Every line from the one with "From the given" through the end of the records below should be restated word for word, and nothing outside that span.

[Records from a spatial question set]
######

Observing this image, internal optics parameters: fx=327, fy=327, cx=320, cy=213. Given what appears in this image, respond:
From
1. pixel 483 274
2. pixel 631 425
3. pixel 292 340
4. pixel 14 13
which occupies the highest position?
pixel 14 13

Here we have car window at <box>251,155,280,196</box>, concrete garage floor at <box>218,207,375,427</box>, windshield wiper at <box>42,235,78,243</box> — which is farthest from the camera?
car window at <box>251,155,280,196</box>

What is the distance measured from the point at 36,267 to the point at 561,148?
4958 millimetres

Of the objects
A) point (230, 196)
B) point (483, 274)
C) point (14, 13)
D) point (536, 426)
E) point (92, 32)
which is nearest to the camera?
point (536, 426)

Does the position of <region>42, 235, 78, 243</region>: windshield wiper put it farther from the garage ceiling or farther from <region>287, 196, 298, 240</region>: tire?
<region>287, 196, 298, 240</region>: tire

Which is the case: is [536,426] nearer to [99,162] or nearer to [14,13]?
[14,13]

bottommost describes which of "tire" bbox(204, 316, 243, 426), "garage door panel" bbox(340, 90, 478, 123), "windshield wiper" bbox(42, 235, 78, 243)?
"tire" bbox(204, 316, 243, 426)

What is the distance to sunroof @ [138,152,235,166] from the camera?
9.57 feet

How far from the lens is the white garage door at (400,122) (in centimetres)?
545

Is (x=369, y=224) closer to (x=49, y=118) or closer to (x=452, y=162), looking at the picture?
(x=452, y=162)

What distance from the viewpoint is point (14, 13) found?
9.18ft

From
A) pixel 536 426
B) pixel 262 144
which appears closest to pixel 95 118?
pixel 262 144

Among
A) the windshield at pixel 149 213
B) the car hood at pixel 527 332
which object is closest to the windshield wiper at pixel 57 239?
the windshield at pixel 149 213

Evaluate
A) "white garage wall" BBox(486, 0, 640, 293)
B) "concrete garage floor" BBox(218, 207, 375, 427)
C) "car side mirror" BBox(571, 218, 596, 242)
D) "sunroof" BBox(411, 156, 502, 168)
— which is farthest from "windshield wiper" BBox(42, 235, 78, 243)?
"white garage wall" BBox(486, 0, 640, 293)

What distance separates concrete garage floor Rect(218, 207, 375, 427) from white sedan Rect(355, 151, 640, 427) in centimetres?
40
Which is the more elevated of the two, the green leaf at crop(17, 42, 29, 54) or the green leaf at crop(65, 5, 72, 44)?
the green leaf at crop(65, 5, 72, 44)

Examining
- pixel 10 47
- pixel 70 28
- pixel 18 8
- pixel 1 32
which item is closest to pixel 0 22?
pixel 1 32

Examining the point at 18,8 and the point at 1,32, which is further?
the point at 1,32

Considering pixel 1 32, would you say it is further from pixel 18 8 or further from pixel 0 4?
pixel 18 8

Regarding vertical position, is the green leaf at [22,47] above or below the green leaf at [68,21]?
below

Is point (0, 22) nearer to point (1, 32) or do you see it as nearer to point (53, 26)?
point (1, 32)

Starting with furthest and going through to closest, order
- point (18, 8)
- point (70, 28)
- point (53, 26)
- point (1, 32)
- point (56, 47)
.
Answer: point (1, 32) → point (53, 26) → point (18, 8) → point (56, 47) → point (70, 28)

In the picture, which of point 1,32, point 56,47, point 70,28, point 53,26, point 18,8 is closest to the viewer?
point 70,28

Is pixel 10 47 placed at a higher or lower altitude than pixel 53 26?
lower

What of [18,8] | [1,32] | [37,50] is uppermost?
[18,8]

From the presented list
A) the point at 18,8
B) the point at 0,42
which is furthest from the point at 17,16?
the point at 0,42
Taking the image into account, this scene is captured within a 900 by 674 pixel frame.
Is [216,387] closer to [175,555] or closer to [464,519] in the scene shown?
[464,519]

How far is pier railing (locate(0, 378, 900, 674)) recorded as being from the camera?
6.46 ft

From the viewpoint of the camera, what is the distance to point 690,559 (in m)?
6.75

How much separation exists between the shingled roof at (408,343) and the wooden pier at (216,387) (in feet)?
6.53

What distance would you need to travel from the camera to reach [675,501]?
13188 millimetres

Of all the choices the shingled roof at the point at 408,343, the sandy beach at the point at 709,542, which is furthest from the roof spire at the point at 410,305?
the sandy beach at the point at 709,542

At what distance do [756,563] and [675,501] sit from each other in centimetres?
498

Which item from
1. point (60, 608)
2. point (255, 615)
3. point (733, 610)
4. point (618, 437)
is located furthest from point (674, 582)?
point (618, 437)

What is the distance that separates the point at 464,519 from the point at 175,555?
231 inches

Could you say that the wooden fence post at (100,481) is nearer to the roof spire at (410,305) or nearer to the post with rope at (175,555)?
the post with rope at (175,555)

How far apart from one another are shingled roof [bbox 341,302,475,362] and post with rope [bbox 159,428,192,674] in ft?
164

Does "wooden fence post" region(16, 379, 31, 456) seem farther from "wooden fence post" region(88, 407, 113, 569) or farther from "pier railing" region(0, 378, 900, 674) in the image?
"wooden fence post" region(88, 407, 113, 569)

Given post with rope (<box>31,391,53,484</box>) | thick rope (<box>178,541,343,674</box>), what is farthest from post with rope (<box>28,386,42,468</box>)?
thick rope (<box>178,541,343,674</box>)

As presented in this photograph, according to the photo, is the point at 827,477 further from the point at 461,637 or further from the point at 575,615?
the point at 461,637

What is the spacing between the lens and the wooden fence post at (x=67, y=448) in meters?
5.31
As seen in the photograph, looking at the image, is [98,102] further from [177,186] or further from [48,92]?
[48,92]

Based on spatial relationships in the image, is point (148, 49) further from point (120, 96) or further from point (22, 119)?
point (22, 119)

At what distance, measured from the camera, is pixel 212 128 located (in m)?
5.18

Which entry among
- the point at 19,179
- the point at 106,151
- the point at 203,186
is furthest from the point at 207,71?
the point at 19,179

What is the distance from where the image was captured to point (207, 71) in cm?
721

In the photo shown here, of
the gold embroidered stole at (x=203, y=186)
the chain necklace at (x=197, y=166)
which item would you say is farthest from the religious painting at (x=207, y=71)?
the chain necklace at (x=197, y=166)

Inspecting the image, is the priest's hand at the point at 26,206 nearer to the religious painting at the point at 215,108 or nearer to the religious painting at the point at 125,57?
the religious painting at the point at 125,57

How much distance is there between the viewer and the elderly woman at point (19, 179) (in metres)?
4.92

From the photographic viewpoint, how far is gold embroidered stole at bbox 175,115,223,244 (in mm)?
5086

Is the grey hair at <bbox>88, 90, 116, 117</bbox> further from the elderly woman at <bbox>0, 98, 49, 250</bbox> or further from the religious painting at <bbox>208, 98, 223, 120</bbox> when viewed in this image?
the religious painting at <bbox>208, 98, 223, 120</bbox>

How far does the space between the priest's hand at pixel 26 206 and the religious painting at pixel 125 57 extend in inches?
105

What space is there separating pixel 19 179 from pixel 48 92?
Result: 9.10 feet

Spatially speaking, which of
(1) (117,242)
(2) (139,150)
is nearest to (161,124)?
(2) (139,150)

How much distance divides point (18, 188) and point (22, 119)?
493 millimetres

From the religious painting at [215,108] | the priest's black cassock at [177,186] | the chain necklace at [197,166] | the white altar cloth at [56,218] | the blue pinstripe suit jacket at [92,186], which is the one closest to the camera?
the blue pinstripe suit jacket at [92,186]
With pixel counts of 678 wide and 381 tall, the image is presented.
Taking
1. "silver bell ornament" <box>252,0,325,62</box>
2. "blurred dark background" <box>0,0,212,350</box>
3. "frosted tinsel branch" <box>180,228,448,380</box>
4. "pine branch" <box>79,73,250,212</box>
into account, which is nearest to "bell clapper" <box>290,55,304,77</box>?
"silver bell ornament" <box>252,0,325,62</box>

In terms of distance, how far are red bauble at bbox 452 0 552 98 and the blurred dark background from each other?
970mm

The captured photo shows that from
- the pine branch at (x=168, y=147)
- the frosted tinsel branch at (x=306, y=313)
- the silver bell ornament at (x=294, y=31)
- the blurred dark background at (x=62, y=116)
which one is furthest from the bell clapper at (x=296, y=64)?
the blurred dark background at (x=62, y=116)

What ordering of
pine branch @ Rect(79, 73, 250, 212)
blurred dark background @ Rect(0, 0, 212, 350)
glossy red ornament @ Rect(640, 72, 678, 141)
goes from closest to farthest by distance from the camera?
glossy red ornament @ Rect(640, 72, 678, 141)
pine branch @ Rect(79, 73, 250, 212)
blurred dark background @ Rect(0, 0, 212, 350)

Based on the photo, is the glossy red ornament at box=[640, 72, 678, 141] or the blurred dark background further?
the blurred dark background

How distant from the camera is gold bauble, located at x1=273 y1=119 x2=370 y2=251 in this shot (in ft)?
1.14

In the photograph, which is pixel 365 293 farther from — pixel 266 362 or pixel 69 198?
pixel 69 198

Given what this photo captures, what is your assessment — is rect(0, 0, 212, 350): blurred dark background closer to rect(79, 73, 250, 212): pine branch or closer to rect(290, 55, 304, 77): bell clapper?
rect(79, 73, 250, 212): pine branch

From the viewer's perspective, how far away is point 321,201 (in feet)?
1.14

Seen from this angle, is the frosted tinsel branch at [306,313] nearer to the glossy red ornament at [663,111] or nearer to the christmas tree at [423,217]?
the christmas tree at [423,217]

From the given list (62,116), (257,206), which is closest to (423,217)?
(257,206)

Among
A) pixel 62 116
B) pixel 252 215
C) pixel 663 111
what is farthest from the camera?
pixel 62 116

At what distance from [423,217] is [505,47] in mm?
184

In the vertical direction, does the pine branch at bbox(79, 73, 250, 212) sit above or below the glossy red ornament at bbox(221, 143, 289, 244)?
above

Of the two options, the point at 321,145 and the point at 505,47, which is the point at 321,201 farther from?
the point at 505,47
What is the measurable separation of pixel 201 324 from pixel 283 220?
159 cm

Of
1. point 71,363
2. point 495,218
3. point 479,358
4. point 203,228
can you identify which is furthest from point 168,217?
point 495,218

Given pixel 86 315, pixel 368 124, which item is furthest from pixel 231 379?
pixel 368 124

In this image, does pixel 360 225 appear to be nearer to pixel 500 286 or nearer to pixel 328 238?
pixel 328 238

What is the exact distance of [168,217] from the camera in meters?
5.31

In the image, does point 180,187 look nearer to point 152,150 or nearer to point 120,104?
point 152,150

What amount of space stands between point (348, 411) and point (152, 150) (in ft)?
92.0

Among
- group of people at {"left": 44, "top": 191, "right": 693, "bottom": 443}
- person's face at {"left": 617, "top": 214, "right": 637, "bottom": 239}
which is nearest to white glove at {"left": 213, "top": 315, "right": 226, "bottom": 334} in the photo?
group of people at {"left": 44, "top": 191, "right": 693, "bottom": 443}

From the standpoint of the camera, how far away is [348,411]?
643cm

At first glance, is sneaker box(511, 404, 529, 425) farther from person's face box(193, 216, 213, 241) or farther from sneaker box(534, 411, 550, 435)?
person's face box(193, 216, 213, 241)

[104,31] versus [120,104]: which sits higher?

######

__RESULT FOR THIS EXERCISE__.
From the given list (62,116), (257,206), which is closest to (423,217)?
(257,206)

Among
A) pixel 62 116
B) pixel 252 215
C) pixel 663 111
what is farthest from the camera?
pixel 62 116

At what distance from [423,217] is [505,47] in mm?
184

In the vertical direction, does the pine branch at bbox(79, 73, 250, 212) sit above or below the glossy red ornament at bbox(221, 143, 289, 244)?
above

Of the two options, the point at 321,145 and the point at 505,47, which is the point at 321,201 farther from?
the point at 505,47
What is the measurable separation of pixel 201 324 from pixel 283 220?
159 cm

Of
1. point 71,363
2. point 495,218
3. point 479,358
4. point 203,228
can you identify which is furthest from point 168,217?
point 495,218

Given pixel 86 315, pixel 368 124, which item is furthest from pixel 231 379?
pixel 368 124

In this image, does pixel 360 225 appear to be nearer to pixel 500 286 or nearer to pixel 328 238?
pixel 328 238

What is the exact distance of [168,217] from the camera in meters?
5.31

In the image, does point 180,187 look nearer to point 152,150 or nearer to point 120,104?
point 152,150

What amount of space stands between point (348, 411) and point (152, 150) (in ft)?
92.0

Among
- group of people at {"left": 44, "top": 191, "right": 693, "bottom": 443}
- person's face at {"left": 617, "top": 214, "right": 637, "bottom": 239}
which is nearest to white glove at {"left": 213, "top": 315, "right": 226, "bottom": 334} in the photo?
group of people at {"left": 44, "top": 191, "right": 693, "bottom": 443}

From the standpoint of the camera, how far away is [348,411]?
643cm

At first glance, is sneaker box(511, 404, 529, 425) farther from person's face box(193, 216, 213, 241) or farther from sneaker box(534, 411, 550, 435)?
person's face box(193, 216, 213, 241)

[104,31] versus [120,104]: which sits higher?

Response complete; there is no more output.